One of the 10 November deal's conditions was the opening of a road between Nakhcivan, an Azerbaijani enclave, and Azerbaijan proper, going through Armenia and creating a direct transportation link between Ankara and Baku.
“Everyone thinks this is a strategic victory for Turkey, as if we wanted it,” said the first Turkish official. “We didn’t even know anything about it until we saw the final version of the deal. Yet, we are happy about it.”
However, there was another condition which sparked a huge controversy in Azerbaijan, which was the deployment of Russian forces to Nagorno-Karabakh as a peacekeeping force.
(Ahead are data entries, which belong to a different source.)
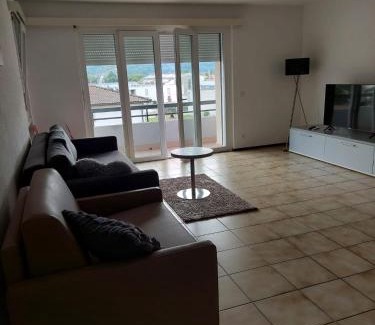 Caslano Apartamento | Caslano City Apartments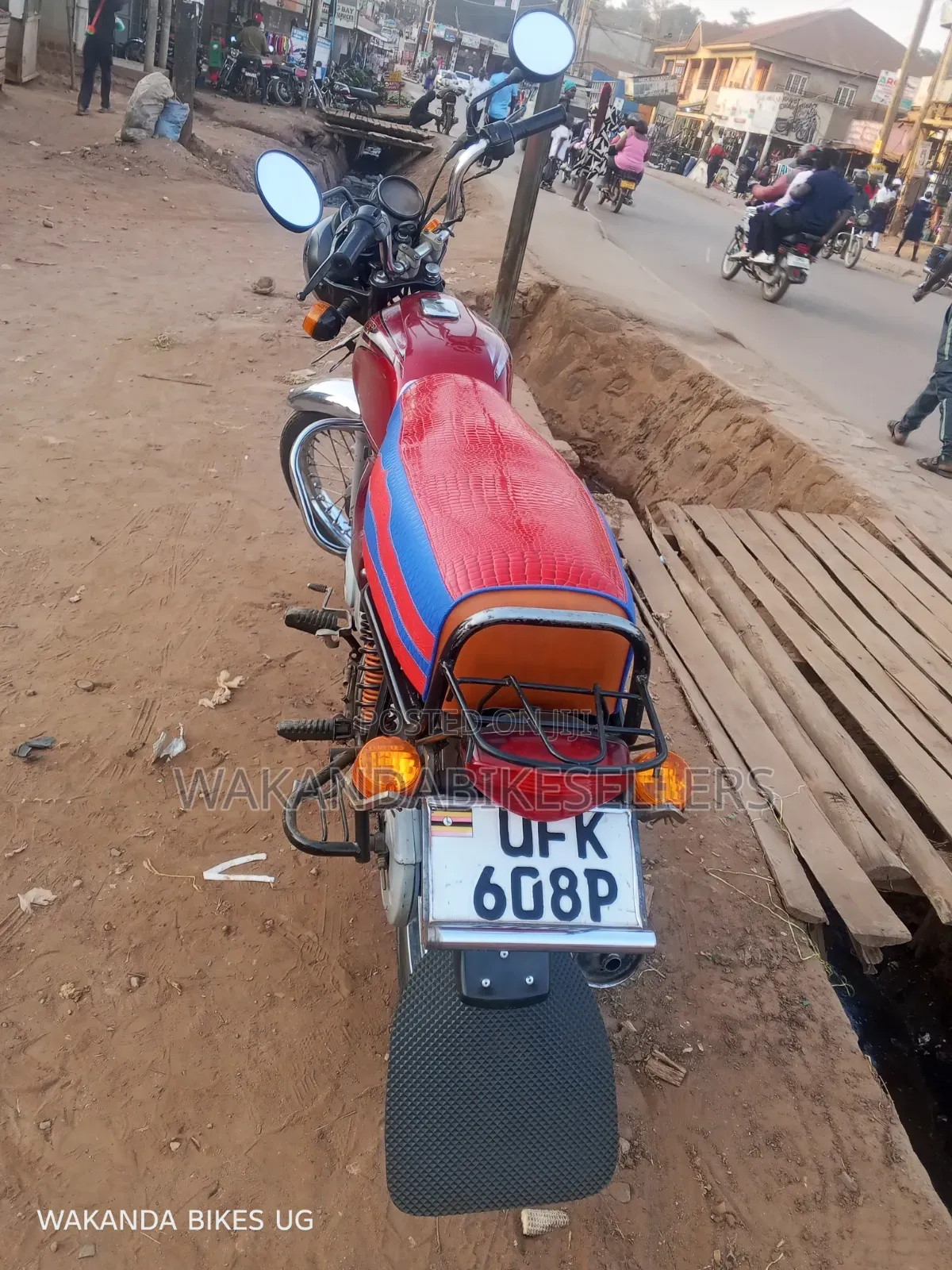 Bajaj Boxer 100 2022 Red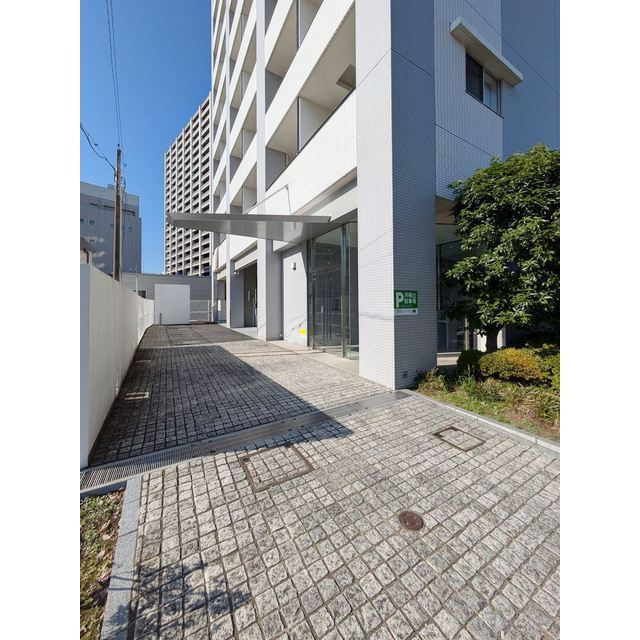 アーデン町田のエントランス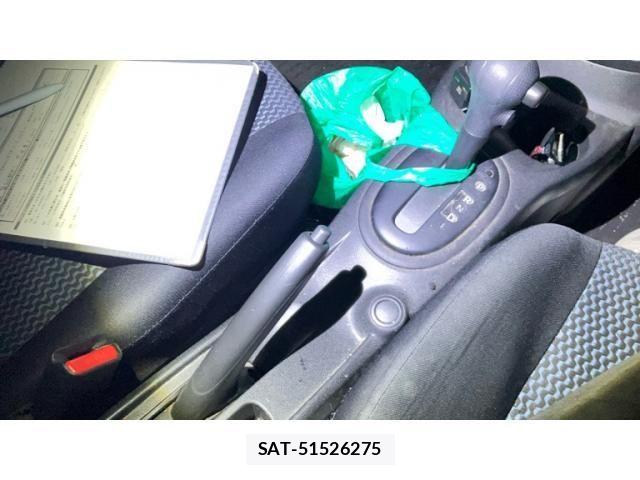 Nissan NOTE 2014-09 7359158-21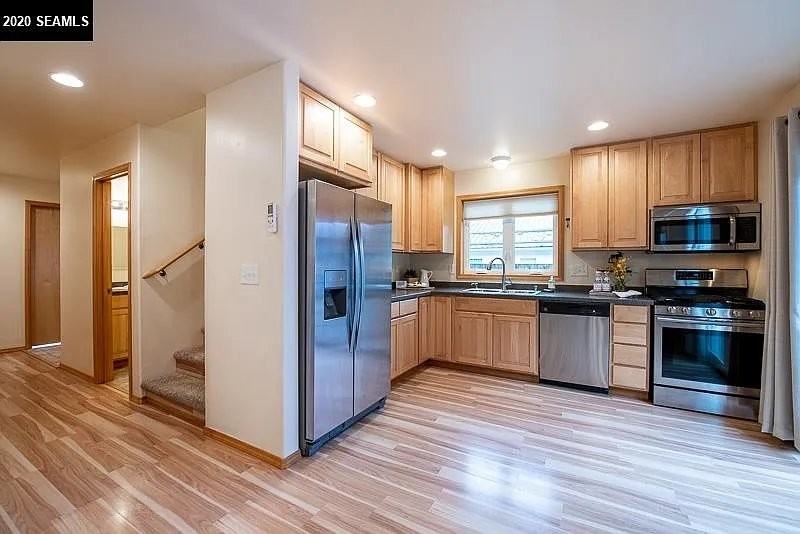4345 Windfall Ave - Photo 6 of 9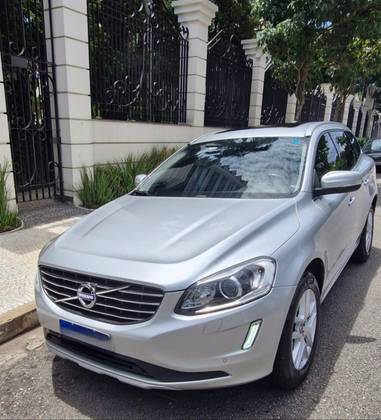 VOLVO XC60 2.0 T5 MOMENTUM GASOLINA 4P AUTOMÁTICO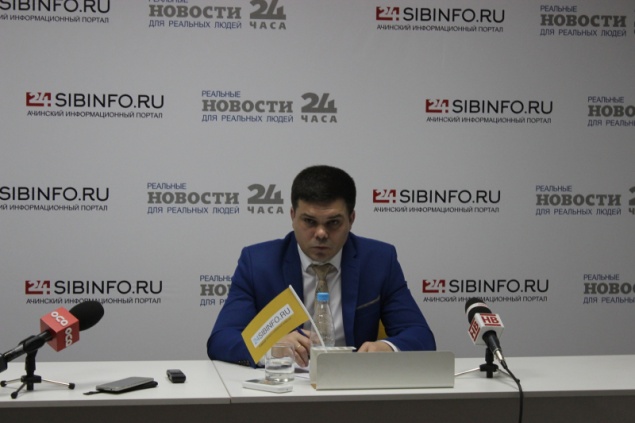 Заместитель начальника ОЭБиПК МО МВД России «Ачинский» Павел Климов поговорил с журналистами о профилактике мошенничества в сфере турбизнеса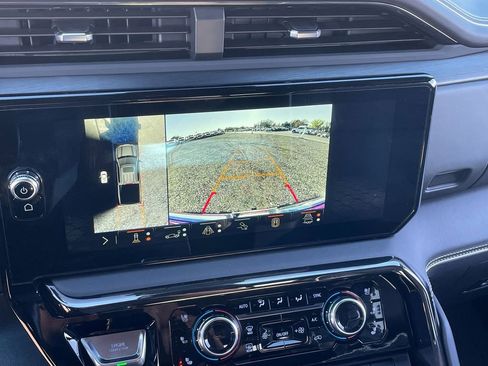 Used 2024 GMC Sierra 1500 AT4X image 15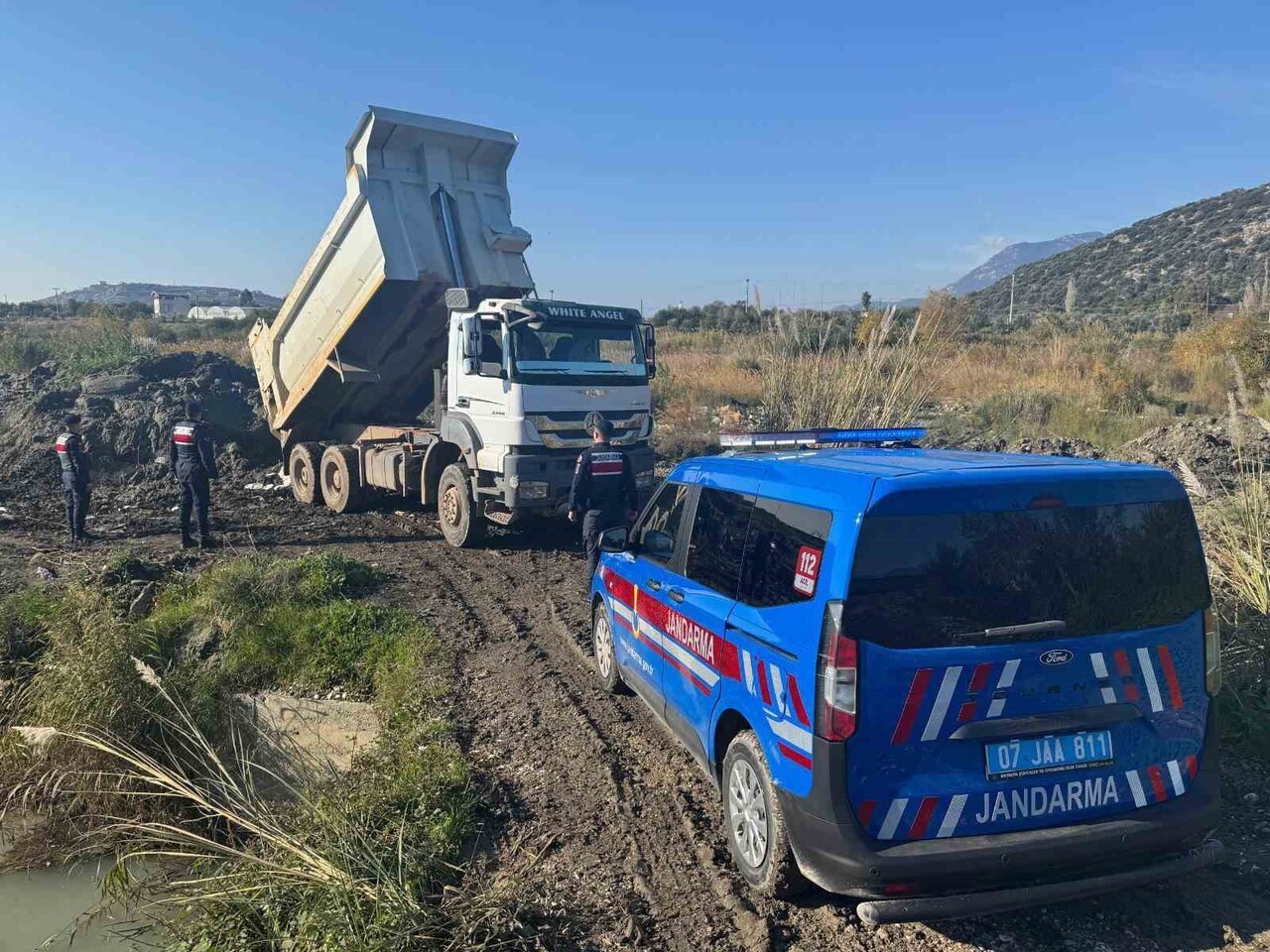 ANTALYA'NIN KAŞ İLÇESİNDE DEVRİYE GEZEN JANDARMA EKİPLERİ EŞEN ÇAYI KENARINDAN KUM ALAN ŞAHISLARI...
“There has never been a Russian force in Azerbaijan since the fall of the Soviet Union,” said Orujlu. “They aren’t just a ceasefire mission. They have heavy weaponry, they are building permanent military bases that have drones and everything. Russian influence in the region and Azerbaijan will be directly felt.”
Ibadoghlu, the Azerbaijani politician, said the so-called Nakhcivan corridor would also serve Russian interests. “Moscow is trying to have direct access to Iran, as they are trying to extend their influence towards the south,” he said.
Many of Turkey's Nato allies blame Ankara for facilitating a victory for Russia, which didn’t even fire a bullet. There is near consensus in Azerbaijan that a permanent Turkish military presence in the country near Nagrono-Karabakh is needed to balance the increasing Russian influence.
'This is a huge geopolitical shift in Turkey’s favour and I would argue in Nato’s favour'
- Matthew Bryza, former US ambassador
Ankara seems unphased by Russia's presence in the region. Turkey and Russia reached a deal to establish a joint ceasefire observation centre near the Karabakh border earlier this month, but the terms of the deal have been kept secret. “It is only a regular ceasefire observation mission, nothing more,” said the first Turkish official.
Even though it might have helped Russia gain a foothold in Azerbaijan, many in Turkey and in the West believe that the conflict cemented Turkey’s power and role in the region.
“This is a huge geopolitical shift in Turkey’s favour and I would argue in Nato’s favour,” Bryza, the former US ambassador, said. “Turkey’s involvement in the Caucasus politically and militarily is a good thing, and I would argue that it is unequivocally good thing for Nato.”
Orujlu agrees. “Turkey has given an example to the neighbouring Turkic countries that it was reliable and effective,” he said.
“Azerbaijan's people would like to see Turkish soldiers on their soil. This could become a gateway for Turkey to Central Asia.”